El Premio Nobel de Literatura 1998 José Saramago, escribió “Ensayo sobre la ceguera” (1996), en la contratapa, dice: “Una ceguera blanca se expande de manera fulminante. Internados en cuarentena o perdidos por la ciudad, los ciegos deben enfrentarse a lo más primitivo de la especie humana: la voluntad de sobrevivir a cualquier precio”. Por el aislamiento coronavirus, la he vuelto a leer.
La novela narra: “La ocurrencia había brotado de la cabeza del ministro mismo… mientras no se encontrara para aquel mal tratamiento y cura, y quizá una vacuna que previniera la aparición de casos futuros, todas las personas que se quedaran ciegas, y también quienes con ellas hubieran tenido contacto físico o proximidad directa, serían recogidas y aisladas, para evitar así ulteriores contagios que, de verificarse, se multiplicarían según lo que matemáticamente es costumbre denominar progresión geométrica” (pág. 45). Hubo el siguiente mensaje: “El Gobierno lamenta haberse visto obligado a ejercer enérgicamente lo que considera que es su deber y su derecho, proteger a la población por todos los medios de que dispone en esta crisis por la que estamos pasando, cuando parece comprobarse algo semejante a un brote epidémico de ceguera, provisionalmente llamado mal blanco, y desearía contar con el civismo y la colaboración de todos los ciudadanos para limitar la propagación del contagio” (50).
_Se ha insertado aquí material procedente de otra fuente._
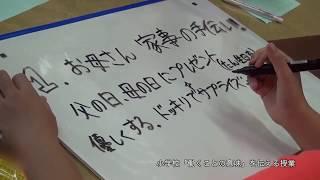 すごい教師の特別授業 鴨頭嘉人、小学校で1日熱血教師 <超3大特典プレ...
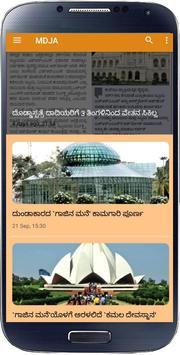 Mysore District Journalist Association - MDJA screenshot 2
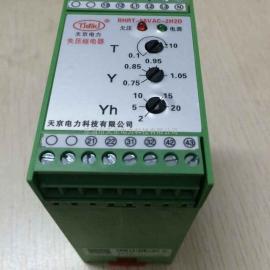 RHRT-58V AC-2H2D.失压继电器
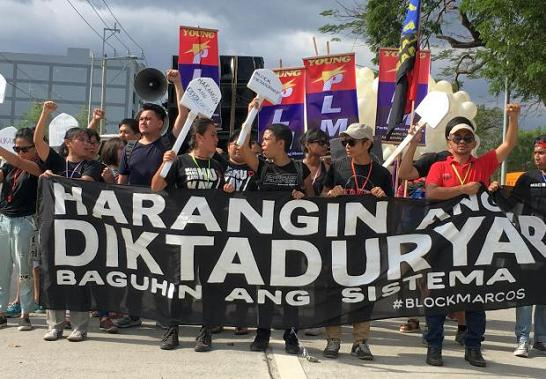 2017 EDSA Protest...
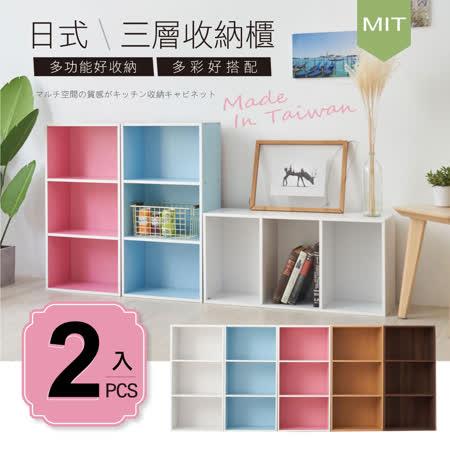 MIT台灣製造 無印風三層櫃收納櫃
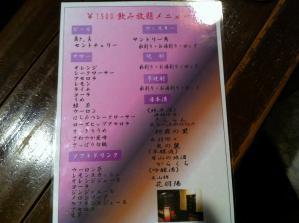 桜桃の花 メニュー4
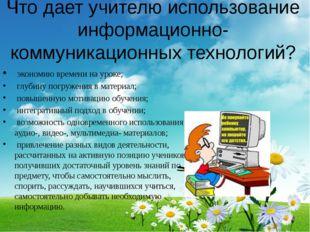 Что дает учителю использование информационно-коммуникационных технологий? эко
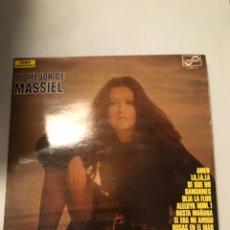 Discos de vinilo: LO MEJOR DE MASSIEL. Lote 174015593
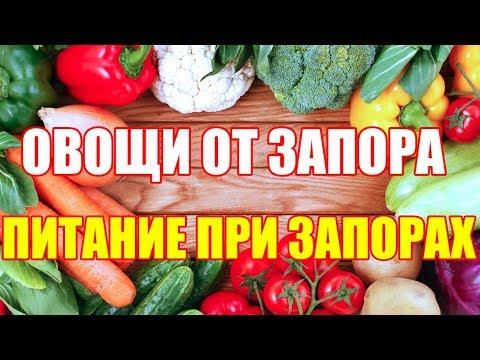 Овощи от запора  Питание при запорах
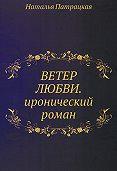 Наталья Патрацкая -Ветер любви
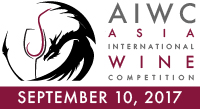 asia international wine competition 2017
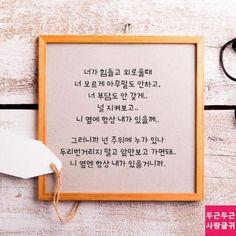 너가 힘들고 외로울때 Famous Quotes, Love Quotes, Korean Quotes, Box Art, Cool Words, You And I, Letter Board, Qoutes, Relationship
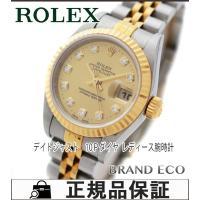 【送料無料】【美品】ROLEX【ロレックス】デイトジャストRef.79173Gレディース腕時計【中古...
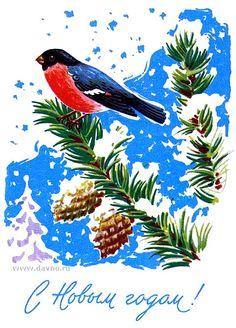 Новогодняя открытка davno.ru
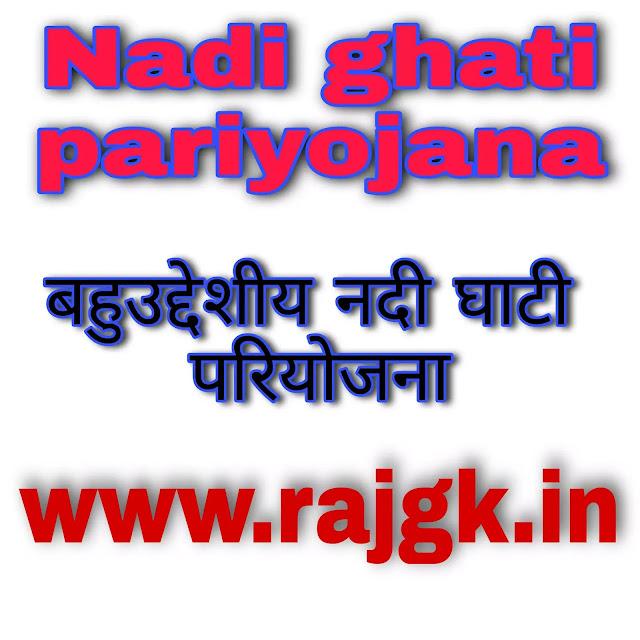 Nadi Ghati Pariyojana -  बहुउद्देशीय नदी घाटी परियोजनाएँ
La situación se va complicando: “A un médico no le bastan las manos, un médico cura con medicinas, fármacos, compuestos químicos, drogas y combinaciones de esto y aquello, y aquí no hay rastro de nada de eso ni esperanza de conseguirlo” (76); nuestros hospitales públicos, a donde va el pueblo, están peor de lo que imaginamos. Alguien grita: “Si no somos capaces de vivir enteramente como personas, hagamos lo posible para no vivir enteramente como animales”, quedó como “máxima”, “sentencia”, “doctrina”, “regla de vida” (123). Sobrevino una aparente calma: “había cierta disminución en el número de casos, se pasó de los centenares a las decenas, y eso llevó al Gobierno a anunciar que, de acuerdo con las perspectivas razonables, la situación pronto estaría bajo control” (127).
Ante las propuestas y su “inutilidad de los debates…, llevaron a los periódicos, la radio y la televisión a dejar de ocuparse casi por completo de tales iniciativas, exceptuando el discreto y a todas luces loable comportamiento de ciertos medios de comunicación social que, viviendo a costa de sensacionalismos de todo tipo, de las gracias y desgracias ajenas, no estaban dispuestos a perder ninguna ocasión que se presentara de relatar en directo, con el dramatismo que la situación justificaba, la ceguera súbita, por ejemplo, de un catedrático de oftalmología” (129). “Luego, el crecimiento inexorable de los casos de ceguera llevó a algunos miembros influyentes del Gobierno, temerosos de que la iniciativa oficial no cubriera las necesidades, de lo que se derivarían graves costes políticos, a defender la idea de que debería ser cosa de las familias el guardar a sus ciegos en casa, sin dejarlos ir a la calle” (129). “Así es el mundo, tiene la verdad muchas veces que disfrazarse de mentira para alcanzar sus fines” (131). “Algunos de estos ciegos no lo son sólo de los ojos, también lo son del entendimiento” (223).
Cuando la gente se resignó a coexistir con el mal, la protagonista, dijo: “Ha llegado el momento en que tenemos que decidir lo que vamos a hacer, estoy convencida de que todo el mundo está ciego, al menos se comportan como tales las personas que he visto hasta ahora, no hay agua, no hay electricidad, no hay abastecimientos de ningún tipo, estamos en el caos,… Habrá un Gobierno, dijo el primer ciego, No lo creo, pero, en caso de que lo haya, será un gobierno de ciegos gobernando a ciegos” (257 – 258), añadió “lo malo es que no estemos organizados, debería haber una organización en cada casa, en cada calle, en cada barrio, un gobierno” (297), surge la pregunta: “Y cómo podría organizarse una sociedad de ciegos para que viva, organizándose, organizarse ya es, en cierto modo tener ojos” (298). Requerimos estar organizados.
La gente recuperó la vista: “Por qué nos hemos quedado ciegos, no lo sé, quizá un día lleguemos a saber la razón, Quieres que te diga lo que estoy pensando, Dime, Creo que no nos quedamos ciegos, creo que estamos ciegos, Ciegos que ven, Ciegos que, viendo, no ven (329). Así termina Saramago su novela.
Saludo la valentía cívica de los médicos Ernesto Bustamante y Ciro Maguiña (no están ciegos); al advertir que las pruebas rápidas pueden crear una falsa seguridad, y exigieron al Gobierno, sincere las cifras de infectados y fallecidos.